• **WHAT YOU SHOULD DO**: Copy every line of the records below word for word, leaving out the pictures.

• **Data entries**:

* * * * *

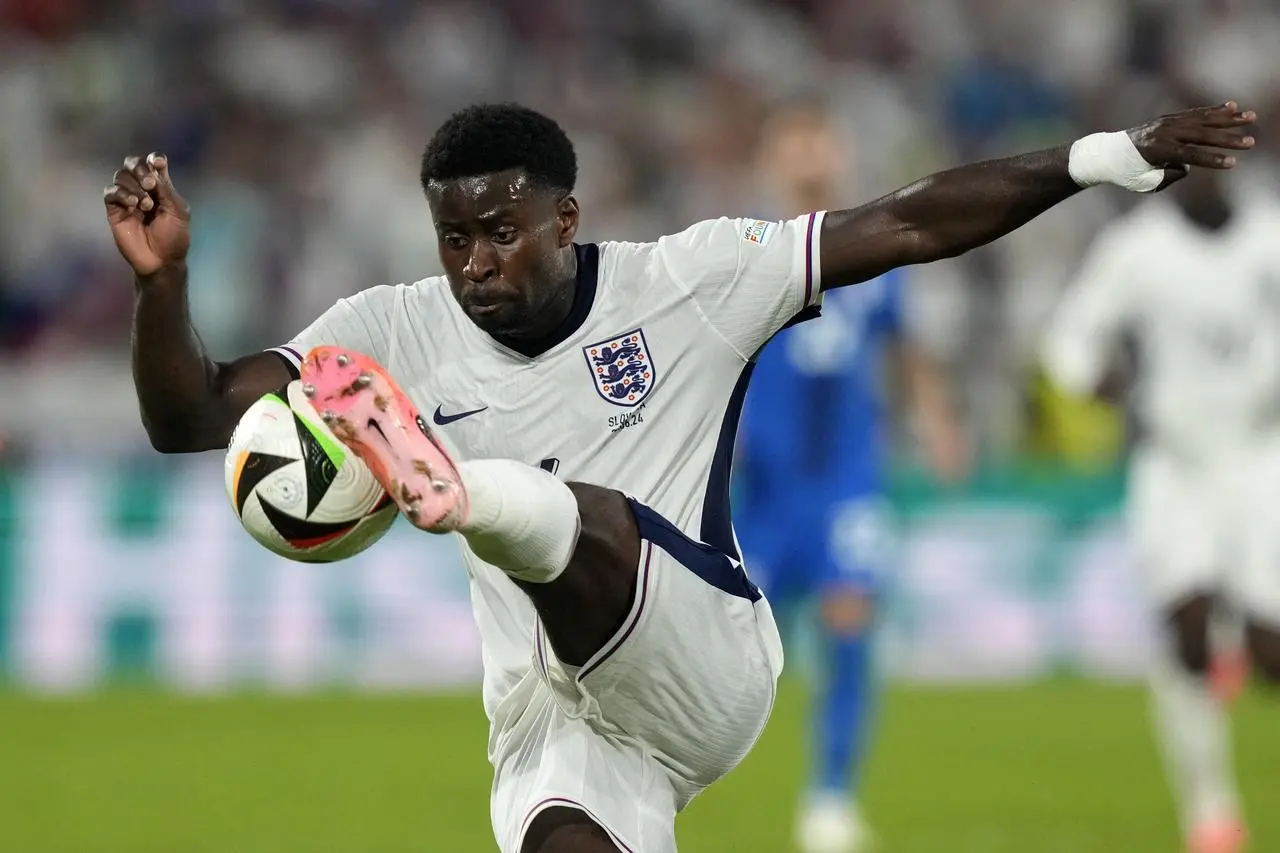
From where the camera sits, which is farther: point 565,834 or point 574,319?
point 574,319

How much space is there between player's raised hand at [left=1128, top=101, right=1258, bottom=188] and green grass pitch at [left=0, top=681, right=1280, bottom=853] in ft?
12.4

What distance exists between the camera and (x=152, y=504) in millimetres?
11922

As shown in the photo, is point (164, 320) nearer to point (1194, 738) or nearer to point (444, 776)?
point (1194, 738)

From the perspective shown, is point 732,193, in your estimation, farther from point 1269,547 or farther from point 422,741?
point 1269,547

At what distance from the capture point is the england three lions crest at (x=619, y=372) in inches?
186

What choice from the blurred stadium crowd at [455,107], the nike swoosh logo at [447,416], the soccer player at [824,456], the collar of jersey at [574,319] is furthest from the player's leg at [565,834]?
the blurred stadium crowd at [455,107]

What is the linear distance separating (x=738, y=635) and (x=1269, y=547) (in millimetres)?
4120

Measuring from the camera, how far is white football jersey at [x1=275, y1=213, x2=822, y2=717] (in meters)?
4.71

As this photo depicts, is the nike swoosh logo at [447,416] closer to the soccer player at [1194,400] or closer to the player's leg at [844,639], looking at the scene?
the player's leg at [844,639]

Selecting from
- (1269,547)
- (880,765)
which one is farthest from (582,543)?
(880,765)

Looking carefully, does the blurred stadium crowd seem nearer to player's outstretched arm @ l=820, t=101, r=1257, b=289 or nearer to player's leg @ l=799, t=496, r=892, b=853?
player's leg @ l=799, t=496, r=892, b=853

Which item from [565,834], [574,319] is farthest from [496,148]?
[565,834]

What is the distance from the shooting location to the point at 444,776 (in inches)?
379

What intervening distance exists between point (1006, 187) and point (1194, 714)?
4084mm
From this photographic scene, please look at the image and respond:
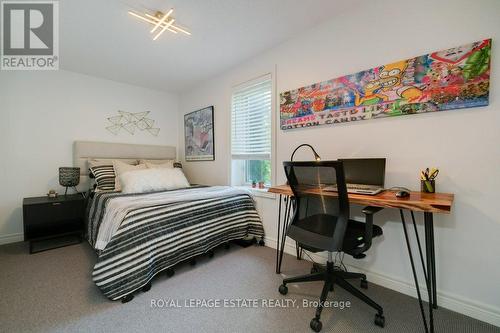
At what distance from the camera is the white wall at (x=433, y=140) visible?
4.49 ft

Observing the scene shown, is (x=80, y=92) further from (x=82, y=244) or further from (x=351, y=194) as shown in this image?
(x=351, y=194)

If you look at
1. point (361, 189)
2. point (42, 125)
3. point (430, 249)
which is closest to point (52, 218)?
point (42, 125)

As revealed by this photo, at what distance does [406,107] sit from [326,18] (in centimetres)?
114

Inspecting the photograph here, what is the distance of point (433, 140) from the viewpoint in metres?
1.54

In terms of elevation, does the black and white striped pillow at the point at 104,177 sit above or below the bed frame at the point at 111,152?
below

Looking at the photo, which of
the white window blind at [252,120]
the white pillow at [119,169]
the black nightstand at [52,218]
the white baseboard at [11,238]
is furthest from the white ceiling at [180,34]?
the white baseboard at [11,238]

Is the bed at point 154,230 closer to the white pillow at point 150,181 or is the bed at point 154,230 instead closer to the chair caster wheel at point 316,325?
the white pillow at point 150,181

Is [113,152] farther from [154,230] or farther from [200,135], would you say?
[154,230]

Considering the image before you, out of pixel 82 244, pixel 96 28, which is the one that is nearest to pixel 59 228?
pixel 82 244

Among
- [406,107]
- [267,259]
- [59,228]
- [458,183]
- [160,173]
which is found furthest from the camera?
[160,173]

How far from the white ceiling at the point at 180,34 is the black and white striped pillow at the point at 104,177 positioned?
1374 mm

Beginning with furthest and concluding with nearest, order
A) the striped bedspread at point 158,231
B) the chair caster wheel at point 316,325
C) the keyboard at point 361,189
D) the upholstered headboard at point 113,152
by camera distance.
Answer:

* * * * *

• **ANSWER**:
From where the camera sits, which is farther: point 565,834 or point 574,319?
point 574,319

How much space is there between player's raised hand at [left=1128, top=101, right=1258, bottom=188] and green grass pitch at [left=0, top=681, right=1280, bottom=853] in ft?
12.4

What distance exists between the camera and (x=152, y=504) in millimetres?
11922

As shown in the photo, is point (164, 320) nearer to point (1194, 738) or nearer to point (444, 776)?
point (1194, 738)

From the perspective shown, is point 732,193, in your estimation, farther from point 1269,547 or farther from point 422,741?
point 1269,547

At what distance from the capture point is the england three lions crest at (x=619, y=372) in inches?
186

What choice from the blurred stadium crowd at [455,107], the nike swoosh logo at [447,416], the soccer player at [824,456], the collar of jersey at [574,319] is furthest from the player's leg at [565,834]?
the blurred stadium crowd at [455,107]

What is the linear distance separating (x=738, y=635) and (x=1269, y=547) (in millimetres)?
4120

Measuring from the camera, how far is white football jersey at [x1=275, y1=213, x2=822, y2=717] (in meters)?
4.71

As this photo depicts, is the nike swoosh logo at [447,416] closer to the soccer player at [1194,400] or closer to the player's leg at [844,639], looking at the scene?
the player's leg at [844,639]

Selecting from
- (1269,547)
- (880,765)
which one is farthest from (582,543)?
(880,765)

Looking carefully, does the blurred stadium crowd seem nearer to player's outstretched arm @ l=820, t=101, r=1257, b=289 or nearer to player's leg @ l=799, t=496, r=892, b=853?
player's leg @ l=799, t=496, r=892, b=853

Which item from [565,834], [574,319] is farthest from [496,148]?
[565,834]

What is the distance from the shooting location to the point at 444,776 (in inches)?
379

What intervening distance exists between point (1006, 187) and point (1194, 714)?
4084mm
From this photographic scene, please look at the image and respond:
At what distance from the camera is the white wall at (x=433, y=140) visible?
4.49 ft

Observing the scene shown, is (x=80, y=92) further from (x=82, y=244) or further from (x=351, y=194) as shown in this image?
(x=351, y=194)

If you look at
1. point (361, 189)
2. point (42, 125)
3. point (430, 249)
which is closest to point (52, 218)?
point (42, 125)

As revealed by this photo, at what distance does [406,107] sit from [326,18] (in centimetres)?
114

Inspecting the photograph here, what is the distance of point (433, 140) from the viewpoint in metres?
1.54

In terms of elevation, does the black and white striped pillow at the point at 104,177 sit above or below the bed frame at the point at 111,152?
below

Looking at the photo, which of
the white window blind at [252,120]
the white pillow at [119,169]
the black nightstand at [52,218]
the white baseboard at [11,238]
is furthest from the white ceiling at [180,34]?
the white baseboard at [11,238]

Is the bed at point 154,230 closer to the white pillow at point 150,181 or is the bed at point 154,230 instead closer to the chair caster wheel at point 316,325?
the white pillow at point 150,181

Is [113,152] farther from [154,230] or farther from [200,135], would you say?
[154,230]

Considering the image before you, out of pixel 82 244, pixel 96 28, which is the one that is nearest to pixel 59 228?
pixel 82 244

Among
- [406,107]
- [267,259]
- [59,228]
- [458,183]
- [160,173]
which is found furthest from the camera?
[160,173]

How far from the white ceiling at the point at 180,34 is the black and white striped pillow at the point at 104,177 positioned?
1374 mm

Beginning with furthest and concluding with nearest, order
A) the striped bedspread at point 158,231
B) the chair caster wheel at point 316,325
C) the keyboard at point 361,189
D) the upholstered headboard at point 113,152
by camera distance.
Answer:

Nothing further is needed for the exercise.